» ASSIGNMENT
Set the records down again in full, with every word kept.

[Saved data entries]
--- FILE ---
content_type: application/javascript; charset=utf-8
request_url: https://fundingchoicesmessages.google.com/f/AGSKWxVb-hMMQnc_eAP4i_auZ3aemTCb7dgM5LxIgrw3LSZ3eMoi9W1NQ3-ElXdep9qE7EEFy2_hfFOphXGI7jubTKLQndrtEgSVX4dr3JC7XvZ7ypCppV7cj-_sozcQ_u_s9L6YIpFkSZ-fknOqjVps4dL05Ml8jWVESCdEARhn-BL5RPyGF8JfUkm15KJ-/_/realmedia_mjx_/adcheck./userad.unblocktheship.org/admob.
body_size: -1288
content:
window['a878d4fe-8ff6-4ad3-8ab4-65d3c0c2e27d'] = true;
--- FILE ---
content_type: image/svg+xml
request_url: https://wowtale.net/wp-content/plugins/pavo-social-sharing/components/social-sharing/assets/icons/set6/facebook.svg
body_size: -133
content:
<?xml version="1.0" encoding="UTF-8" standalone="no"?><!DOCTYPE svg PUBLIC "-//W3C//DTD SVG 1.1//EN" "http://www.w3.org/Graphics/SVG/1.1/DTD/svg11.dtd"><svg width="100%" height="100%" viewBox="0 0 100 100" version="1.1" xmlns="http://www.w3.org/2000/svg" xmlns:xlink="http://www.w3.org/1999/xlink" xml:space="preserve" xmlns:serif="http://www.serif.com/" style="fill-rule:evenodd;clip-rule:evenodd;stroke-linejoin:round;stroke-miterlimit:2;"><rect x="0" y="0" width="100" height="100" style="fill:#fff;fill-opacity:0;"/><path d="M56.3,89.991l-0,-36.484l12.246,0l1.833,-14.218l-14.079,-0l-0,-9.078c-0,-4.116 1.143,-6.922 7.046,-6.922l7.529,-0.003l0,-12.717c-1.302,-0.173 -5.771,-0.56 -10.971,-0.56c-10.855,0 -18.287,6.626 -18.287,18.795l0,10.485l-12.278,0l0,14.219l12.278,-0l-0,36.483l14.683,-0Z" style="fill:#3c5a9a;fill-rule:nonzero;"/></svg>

» FINISHED TASK
--- FILE ---
content_type: application/javascript; charset=utf-8
request_url: https://fundingchoicesmessages.google.com/f/AGSKWxVb-hMMQnc_eAP4i_auZ3aemTCb7dgM5LxIgrw3LSZ3eMoi9W1NQ3-ElXdep9qE7EEFy2_hfFOphXGI7jubTKLQndrtEgSVX4dr3JC7XvZ7ypCppV7cj-_sozcQ_u_s9L6YIpFkSZ-fknOqjVps4dL05Ml8jWVESCdEARhn-BL5RPyGF8JfUkm15KJ-/_/realmedia_mjx_/adcheck./userad.unblocktheship.org/admob.
body_size: -1288
content:
window['a878d4fe-8ff6-4ad3-8ab4-65d3c0c2e27d'] = true;
--- FILE ---
content_type: image/svg+xml
request_url: https://wowtale.net/wp-content/plugins/pavo-social-sharing/components/social-sharing/assets/icons/set6/facebook.svg
body_size: -133
content:
<?xml version="1.0" encoding="UTF-8" standalone="no"?><!DOCTYPE svg PUBLIC "-//W3C//DTD SVG 1.1//EN" "http://www.w3.org/Graphics/SVG/1.1/DTD/svg11.dtd"><svg width="100%" height="100%" viewBox="0 0 100 100" version="1.1" xmlns="http://www.w3.org/2000/svg" xmlns:xlink="http://www.w3.org/1999/xlink" xml:space="preserve" xmlns:serif="http://www.serif.com/" style="fill-rule:evenodd;clip-rule:evenodd;stroke-linejoin:round;stroke-miterlimit:2;"><rect x="0" y="0" width="100" height="100" style="fill:#fff;fill-opacity:0;"/><path d="M56.3,89.991l-0,-36.484l12.246,0l1.833,-14.218l-14.079,-0l-0,-9.078c-0,-4.116 1.143,-6.922 7.046,-6.922l7.529,-0.003l0,-12.717c-1.302,-0.173 -5.771,-0.56 -10.971,-0.56c-10.855,0 -18.287,6.626 -18.287,18.795l0,10.485l-12.278,0l0,14.219l12.278,-0l-0,36.483l14.683,-0Z" style="fill:#3c5a9a;fill-rule:nonzero;"/></svg>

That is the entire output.